Engineered Bacteria‐Vesicle Delivered Lactate Reprogramming Boosts Tumor Radiosensitivity

Radiotherapy (RT) remains a cornerstone in cancer treatment, yet its efficacy is often compromised by tumor-acquired radioresistance, driven in part by lactate accumulation in the tumor microenvironment (TME). Lactate fosters therapeutic resistance through aberrant DNA repair, immunosuppression, and metabolic reprogramming, posing a formidable clinical challenge. Here, we report a precision microbial therapy leveraging engineered Escherichia coli Nissle 1917 (EcNΔnlpI^IHCL, ENHL) to target and deplete lactate in the TME. By utilizing engineered bacteria with nlpI gene deletion to enhance outer membrane vesicles (OMVs) biogenesis and introducing a bifunctional surface display system (INP-HlpA for tumor targeting and ClyA-EGFP for tracking), ENHL delivers lactate oxidase (LOx) to neutralize acidic stress. In vitro and in vivo studies confirm that ENHL and LOx-loaded OMVs effectively radiosensitize colorectal cancer cells by depleting tumor-derived and radiation-induced lactate.

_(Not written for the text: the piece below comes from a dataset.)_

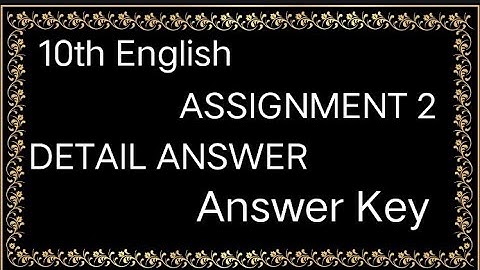 10th English Assignment 2 Answer Key detail answer My Hobbies Channel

Oral administration of ENHL selectively colonizes tumors, where arabinose induction triggers localized LOx expression, significantly improving radiosensitivity and immune cell infiltration while modulating gut microbiota. This synergistic approach-combining targeted metabolic modulation with microbial precision therapy-represents a transformative strategy to overcome RT resistance in colorectal cancer, offering a promising pathway toward clinical translation.